なぜか親近感を覚える辻井喬氏は知る人ぞ知る元Sグループのトップ経営者だった。政治家の秘書も務め、学生時代JCPに属していたこともある。
61年、詩集『異邦人』を出し、69年長編小説『彷徨の季節の中で』を出し、文学経歴をスタートしたようだ。

「まず詩集を出す。それから自伝的な長編小説を書く。これはイギリスの文学者のごく標準的な、と言つて悪ければごくありふれた登場の仕方だつた。・・(その点)辻井喬氏の文学的出発は極めてイギリス文学的である」(丸谷才一氏)

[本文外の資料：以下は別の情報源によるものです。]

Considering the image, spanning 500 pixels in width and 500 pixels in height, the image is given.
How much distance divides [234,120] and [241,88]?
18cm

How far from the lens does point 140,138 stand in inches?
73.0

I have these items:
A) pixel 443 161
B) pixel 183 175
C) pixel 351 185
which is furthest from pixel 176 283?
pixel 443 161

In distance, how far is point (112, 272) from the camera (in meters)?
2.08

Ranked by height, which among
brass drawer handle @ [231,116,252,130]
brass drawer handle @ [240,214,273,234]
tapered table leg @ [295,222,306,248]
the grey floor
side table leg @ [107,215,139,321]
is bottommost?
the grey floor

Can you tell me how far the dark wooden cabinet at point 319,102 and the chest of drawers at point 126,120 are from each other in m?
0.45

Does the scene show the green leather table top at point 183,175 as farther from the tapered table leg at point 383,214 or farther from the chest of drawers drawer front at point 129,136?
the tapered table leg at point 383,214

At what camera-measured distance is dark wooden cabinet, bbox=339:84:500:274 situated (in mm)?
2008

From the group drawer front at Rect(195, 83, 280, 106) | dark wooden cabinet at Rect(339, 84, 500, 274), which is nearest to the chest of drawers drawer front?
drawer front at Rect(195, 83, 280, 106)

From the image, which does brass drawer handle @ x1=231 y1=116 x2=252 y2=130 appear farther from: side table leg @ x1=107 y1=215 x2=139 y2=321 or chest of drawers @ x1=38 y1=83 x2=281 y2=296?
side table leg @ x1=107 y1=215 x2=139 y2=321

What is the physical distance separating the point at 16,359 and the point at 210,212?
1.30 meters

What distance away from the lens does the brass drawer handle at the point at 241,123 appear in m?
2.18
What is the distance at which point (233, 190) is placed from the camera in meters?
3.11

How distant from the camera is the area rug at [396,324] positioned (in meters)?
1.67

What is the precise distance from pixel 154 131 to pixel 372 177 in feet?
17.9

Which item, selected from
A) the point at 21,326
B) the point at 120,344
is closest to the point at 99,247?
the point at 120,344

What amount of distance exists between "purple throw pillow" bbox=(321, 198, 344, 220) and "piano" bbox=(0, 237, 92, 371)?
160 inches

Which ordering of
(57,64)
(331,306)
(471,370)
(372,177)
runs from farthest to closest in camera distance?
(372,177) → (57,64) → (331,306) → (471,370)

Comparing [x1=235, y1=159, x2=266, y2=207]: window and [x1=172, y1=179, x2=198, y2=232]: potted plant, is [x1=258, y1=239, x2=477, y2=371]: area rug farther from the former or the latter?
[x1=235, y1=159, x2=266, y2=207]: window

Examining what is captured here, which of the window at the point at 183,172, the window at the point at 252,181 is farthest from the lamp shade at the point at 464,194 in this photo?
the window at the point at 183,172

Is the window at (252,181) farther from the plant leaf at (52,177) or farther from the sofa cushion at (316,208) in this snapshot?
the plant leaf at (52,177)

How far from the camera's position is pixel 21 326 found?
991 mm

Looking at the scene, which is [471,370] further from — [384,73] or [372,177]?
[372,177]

憲法に生かす思想と言葉≫のあとがきで「もう三年戦争が続いていたら、多分僕は『赤紙』によって召集されていただろうと思います。すでに制空権も制海権も連合軍が掌握していたから、海の向こうの戦線に連れていかれることはなかったかもしれませんが、本土決戦ということになれば戦争の最先端に立つことになったに違いません」と述べている辻井さんは、「彷徨の季節の中で」(中公文庫)の序文において次のように語っている---
「生い立ちについて、私が受けた侮蔑は、人間が生きながら味わわなければならない辛さの1つかもしれない。私にとって懐かしい思い出も、それを時の経過に曝してみると、いつも人間関係の亀裂を含んでいた。子供の頃、私の心は災いの影を映していた。戦争は次第に拡がり、やがて世の中の変革があった。それは、外部の動乱ばかりが原因ではない。私のなかに、私の裏切りと私への裏切りについて、想いを巡らさなければならいない部分があった」

そして同書の解説のなかで丸谷才一氏が「・・『彷徨の季節の中で』を見わたしたとき、この文学者の多岐にわたる広い世界を新しい見方でとらへることができるやうな気がする」と評している。
辻井喬氏は誠実で良心的な現代文学者・知識人の一人だと確信する。ボクも辻井さんのように、非俗の清張が“今ありせば”と惜別の念を抱くものの一人だが、社会小説作家と叙情詩人の両面を融合している辻井喬さんへの期待は大きい。